Data are presented as mean ± standard error of the mean (SEM), and a significance level of 0.05 was used for all analyses. All measurements (superoxide, MRI thickness, and 1/T1) were evaluated for a normal distribution by using residuals from the model used to test for differences, with no extreme departures from normality observed for any of the measurements. We used a linear mixed model for analyzing all outcome measurements. Type 3 tests in SAS (SAS Institute, Cary, NC, USA) were used to test fixed effects by using the Kenward-Roger method to calculate degrees of freedom.

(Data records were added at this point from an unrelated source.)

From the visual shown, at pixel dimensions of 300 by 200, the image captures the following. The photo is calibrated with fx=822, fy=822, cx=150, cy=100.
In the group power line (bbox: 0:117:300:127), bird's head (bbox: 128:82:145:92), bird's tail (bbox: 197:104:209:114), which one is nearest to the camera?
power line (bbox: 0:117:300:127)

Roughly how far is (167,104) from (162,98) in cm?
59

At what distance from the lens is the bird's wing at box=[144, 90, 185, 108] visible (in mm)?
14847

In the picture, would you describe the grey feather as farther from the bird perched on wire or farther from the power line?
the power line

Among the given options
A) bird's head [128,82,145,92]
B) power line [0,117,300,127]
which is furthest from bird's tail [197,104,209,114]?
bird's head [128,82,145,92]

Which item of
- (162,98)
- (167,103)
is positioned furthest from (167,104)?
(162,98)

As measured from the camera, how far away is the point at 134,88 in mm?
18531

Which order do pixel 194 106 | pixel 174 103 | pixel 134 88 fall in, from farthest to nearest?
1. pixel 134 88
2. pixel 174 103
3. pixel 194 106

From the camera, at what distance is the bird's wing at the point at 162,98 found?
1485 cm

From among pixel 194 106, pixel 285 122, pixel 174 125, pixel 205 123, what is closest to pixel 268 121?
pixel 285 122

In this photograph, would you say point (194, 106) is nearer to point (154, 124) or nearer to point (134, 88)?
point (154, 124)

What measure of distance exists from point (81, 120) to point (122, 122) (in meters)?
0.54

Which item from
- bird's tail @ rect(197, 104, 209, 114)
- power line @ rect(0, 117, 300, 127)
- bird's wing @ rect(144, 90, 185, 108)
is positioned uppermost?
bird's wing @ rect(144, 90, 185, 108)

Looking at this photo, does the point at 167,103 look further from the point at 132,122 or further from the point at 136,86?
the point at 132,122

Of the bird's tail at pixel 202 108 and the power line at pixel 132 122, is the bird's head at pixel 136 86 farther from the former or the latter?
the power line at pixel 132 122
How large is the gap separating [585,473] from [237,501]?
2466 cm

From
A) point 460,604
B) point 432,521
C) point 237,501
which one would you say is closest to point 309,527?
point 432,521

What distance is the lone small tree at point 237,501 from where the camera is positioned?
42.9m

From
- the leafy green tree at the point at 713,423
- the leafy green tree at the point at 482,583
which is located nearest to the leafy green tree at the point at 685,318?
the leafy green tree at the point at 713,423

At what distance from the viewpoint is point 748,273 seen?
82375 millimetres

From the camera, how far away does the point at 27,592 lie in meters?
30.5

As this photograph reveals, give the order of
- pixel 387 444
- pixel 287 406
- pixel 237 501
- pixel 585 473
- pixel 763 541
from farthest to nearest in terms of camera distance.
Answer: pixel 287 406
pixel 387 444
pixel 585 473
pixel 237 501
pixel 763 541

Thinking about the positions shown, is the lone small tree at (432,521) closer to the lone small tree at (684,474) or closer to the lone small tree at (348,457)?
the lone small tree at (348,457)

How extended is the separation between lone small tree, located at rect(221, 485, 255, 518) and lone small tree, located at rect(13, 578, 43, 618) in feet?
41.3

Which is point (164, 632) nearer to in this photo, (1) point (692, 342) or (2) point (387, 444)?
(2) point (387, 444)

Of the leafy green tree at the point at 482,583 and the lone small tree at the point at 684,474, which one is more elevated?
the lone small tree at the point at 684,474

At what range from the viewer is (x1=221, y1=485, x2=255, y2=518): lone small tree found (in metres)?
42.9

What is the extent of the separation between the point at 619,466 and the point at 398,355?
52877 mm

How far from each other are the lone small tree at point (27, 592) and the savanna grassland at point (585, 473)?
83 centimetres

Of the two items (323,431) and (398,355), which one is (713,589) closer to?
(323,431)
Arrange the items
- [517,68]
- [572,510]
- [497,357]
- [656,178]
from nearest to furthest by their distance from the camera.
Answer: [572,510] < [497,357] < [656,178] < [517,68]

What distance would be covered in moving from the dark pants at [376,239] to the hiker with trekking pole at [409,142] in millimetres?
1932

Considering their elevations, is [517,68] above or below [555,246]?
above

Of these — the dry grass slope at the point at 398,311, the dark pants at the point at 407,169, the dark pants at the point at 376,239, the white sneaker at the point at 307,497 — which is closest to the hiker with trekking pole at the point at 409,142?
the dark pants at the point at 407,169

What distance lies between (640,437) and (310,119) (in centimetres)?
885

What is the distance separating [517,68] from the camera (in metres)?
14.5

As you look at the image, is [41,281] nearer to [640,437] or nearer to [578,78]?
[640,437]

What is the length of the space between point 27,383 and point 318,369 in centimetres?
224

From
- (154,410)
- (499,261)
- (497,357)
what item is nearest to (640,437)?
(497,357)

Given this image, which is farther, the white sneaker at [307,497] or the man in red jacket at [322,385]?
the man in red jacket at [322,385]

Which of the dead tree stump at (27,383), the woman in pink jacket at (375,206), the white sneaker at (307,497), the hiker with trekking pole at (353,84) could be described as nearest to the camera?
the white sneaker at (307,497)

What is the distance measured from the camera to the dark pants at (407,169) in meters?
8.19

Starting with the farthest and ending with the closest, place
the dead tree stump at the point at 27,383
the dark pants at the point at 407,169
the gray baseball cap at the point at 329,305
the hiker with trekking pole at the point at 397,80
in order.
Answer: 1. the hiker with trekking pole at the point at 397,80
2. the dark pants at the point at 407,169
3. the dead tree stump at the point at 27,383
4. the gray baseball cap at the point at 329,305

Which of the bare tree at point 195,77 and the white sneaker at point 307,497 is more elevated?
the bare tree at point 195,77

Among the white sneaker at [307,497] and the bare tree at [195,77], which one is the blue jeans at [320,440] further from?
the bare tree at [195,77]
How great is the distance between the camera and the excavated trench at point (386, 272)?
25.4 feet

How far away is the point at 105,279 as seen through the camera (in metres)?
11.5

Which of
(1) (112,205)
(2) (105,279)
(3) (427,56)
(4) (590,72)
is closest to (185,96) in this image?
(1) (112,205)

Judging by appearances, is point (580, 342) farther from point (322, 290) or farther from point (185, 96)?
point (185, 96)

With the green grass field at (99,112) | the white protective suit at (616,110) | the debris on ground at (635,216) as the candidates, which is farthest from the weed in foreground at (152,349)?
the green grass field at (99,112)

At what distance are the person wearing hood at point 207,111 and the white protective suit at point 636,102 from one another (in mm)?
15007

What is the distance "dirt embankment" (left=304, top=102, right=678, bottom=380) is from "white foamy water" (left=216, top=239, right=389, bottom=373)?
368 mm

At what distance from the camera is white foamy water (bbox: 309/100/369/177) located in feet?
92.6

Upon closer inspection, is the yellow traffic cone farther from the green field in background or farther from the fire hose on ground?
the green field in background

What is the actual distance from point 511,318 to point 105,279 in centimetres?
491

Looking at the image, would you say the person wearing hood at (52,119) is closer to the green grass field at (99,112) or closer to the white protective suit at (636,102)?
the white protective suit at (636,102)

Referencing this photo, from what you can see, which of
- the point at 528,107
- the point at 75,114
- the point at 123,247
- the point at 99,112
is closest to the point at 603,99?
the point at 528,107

Preliminary examination of the MRI profile data suggested that (1) superior and inferior sides of the retina exhibited distinctly different profiles in saline and MB Pde6brd10 mice, and (2) male Pde6brd10 mice appeared more responsive to MB than female Pde6brd10 mice. Thus, we included both side and sex in the analyses of the MRI profile data. We used a linear mixed model with cubic splines to model and compare mouse-specific MRI profiles. We included the fixed effects of “group” (wt, Pde6brd10 with saline, Pde6brd10 with MB), side, sex, MRI depth included as a cubic spline, and interactions among these effects. The number of “windows” with a relationship between 1/T1 and MRI depth (i.e., “knots”) was initially evaluated separately for each group (each “strain”/side/sex combination), and the Akaike information criteria (AIC) and Schwarz Bayesian information criteria (BIC) were used to identify the model with the fewest knots needed to model all groups. We also evaluated the number of knots in the potential full model that included all interactions. Based on this initial analysis, we used 5 knots for P23 mice and 7 knots for P30 mice in all remaining analyses. Random coefficients for the intercept and the depth-specific coefficients (cubic spline coefficients) were included in the model, based on comparing models with different sets of random coefficients by using AIC and BIC. For P23 mice, the 4-way interaction of group × sex × side × depth (all depth coefficients included) was marginally significant (P = 0.0712) based on a likelihood ratio test. Given the lower power expected for such a higher-order interaction, we decided to continue with a model that included the 4-way interaction. This 4-way interaction represents the differences in the 1/T1 MRI profiles among the specific combinations of group, sex, and side. For P30 mice, the 4-way interaction of group × sex × side × depth (all depth coefficients included) was not significant (P = 0.1969) based on a likelihood ratio test. All 3-way interactions were significant (P < 0.05), leading us to choose a final model with no 4-way interaction, but instead, all 3-way interactions. Mean differences between groups along depth were evaluated using contrasts based on the final model.
Superoxide was measured in 3 batches with 3 replicates per batch for each mouse, leading us to include random effects for mouse within group and batch within mouse and group. We included the fixed effects of strain and sex, along with the strain × sex interaction. Our preliminary analyses suggested that the variability differed among the strain × sex combinations. We included different residual and batch variances for male Pde6brd10 mice, based on evaluating potential heterogeneous variances by using the likelihood ratio test. Sex differences within strain, and strain differences within sex were examined using contrasts based on the final model.
Thickness was compared among postnatal day, strain (B6 vs. Pde6brd10), sex, and side (inferior vs. posterior) by using a linear mixed model that included a random intercept due to mouse nested within strain, day, and sex.